■ QUESTIONS ■
**1.** List each assumption that the passage on d-solo communication models makes about the distributed system.
**2.** Write the next few sentences of the passage on d-solo communication models, picking up right after its final sentence.

■ PASSAGE TO READ ■
Content starts

2. Asynchronous Computability Theorem in d-Solo Models

2.1. Computational Model of Distributed Computing

In this subsection, we review briefly review some concepts of distributed computing. For details, please refer to [6,7,13,15,19,20,23,34].

A distributed system consists of $n+1$ sequential processes $\Pi =\{p_0,p_1,\dots ,p_n\}$ and some communication objects through which the processes communicate. Without loss of generality, assume that each process proceeds round by round. We further assume that the system is asynchronous and that up to n processes may fail by crashing. In any execution, each process starts with a private input value, and if non-faulty, ends with a private output value after a finite sequence of communications and local computations. A task is a specification of eligible outputs with regard to the inputs, which intuitively models a coordination problem.

Now, we recall the d-solo communication object $C{O}^d\left[r\right]$ proposed by Herlihy et al. [24], where integers $1\le d\le n+1$ and $r\ge 1$ stand for the solo-dimension and the round number, respectively. Roughly speaking, $C{O}^d\left[r\right]$ only allows processes in round r to communicate, and up to d of the processes can run in solo, i.e., each gets no information from its peers. The behavior of $C{O}^d\left[r\right]$ is depicted as follows. Let $({\Pi }_0,\dots ,{\Pi }_z)$ be an ordered pairwise-disjoint partition of a non-empty subset ${\Pi }^{\prime }\subseteq \Pi$, such that $|{\Pi }_0|\le d$ and ${\Pi }_i\ne \varnothing$ for any $1\le i\le z$. It represents the following communication result: each process $p_j\in {\Pi }^{\prime }$ reaches round r and invokes $C{O}^d\left[r\right]$ on some value $v_j$, and the invocation returns $v_j$ to $p_j$ if $p_j\in {\Pi }_0$, while it returns $\left\{v_l\right|p_l\in {\bigcup }_{0\le k\le i}{\Pi }_k\}$ if $p_j\in {\Pi }_i$ with $i>0$. Intuitively, ${\Pi }_0$ is the set of processes that run in solo in round r. For more detail, refer to the literature [10].

Content ends

■ INPUT DATA ■

Content starts

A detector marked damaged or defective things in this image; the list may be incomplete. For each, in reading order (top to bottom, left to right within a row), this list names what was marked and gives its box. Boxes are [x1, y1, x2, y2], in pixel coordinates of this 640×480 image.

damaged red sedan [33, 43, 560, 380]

Content ends

■ ANSWERS PER TASK ■
**1.**
- Each process proceeds round by round.
- The system is asynchronous.
- Up to n processes may fail by crashing.

**2.**
A protocol is a distributed program consisting of the processes. A protocol is said to solve a task if the outputs of each execution conform with the specification of the task. Full-information protocols are widely studied, where each process keeps communicating without local computation until it decides. Full-information protocols play a key role in distributed computing, because they are universal in the sense that a task is solvable if and only if it can be solved by a full-information protocol. When processes communicate via d-solo object $C{O}^d$, a full-information protocol has the form illustrated in

Table 1. Process $p_i$ for a full-information protocol.

(01)	$r_i\leftarrow 0$, $l{s}_i\leftarrow$ initial local state;
(02)	loop forever
(03)	$r_i\leftarrow r_i+1$;
(04)	$vie{w}_i\leftarrow C{O}^d\left[r_i\right].communicate(i,l{s}_i)$;
(05)	$l{s}_i\leftarrow (l{s}_i,vie{w}_i)$;
(06)	if $decidabl{e}_i(l{s}_i)$ then output ${\delta }_i(l{s}_i)\mathbf{end}\mathbf{if}$
(07)	end loop

. Here, $decidabl{e}_i(·)$ is a boolean function indicating whether or not the process $p_i$ can make a decision based on the local state $l{s}_i$, and ${\delta }_i(·)$ returns $p_i$’s decision value. What we need to know is that $p_i$ makes a decision and ${\delta }_i(·)$ returns just once if it can decide.

2.2. Topology Model of Distributed Computing

In this subsection, we review concepts of combinatorial topology briefly, and then we model distributed computing systems in terms of combinatorial topology. One can refer to [34,35,36,37] for further details.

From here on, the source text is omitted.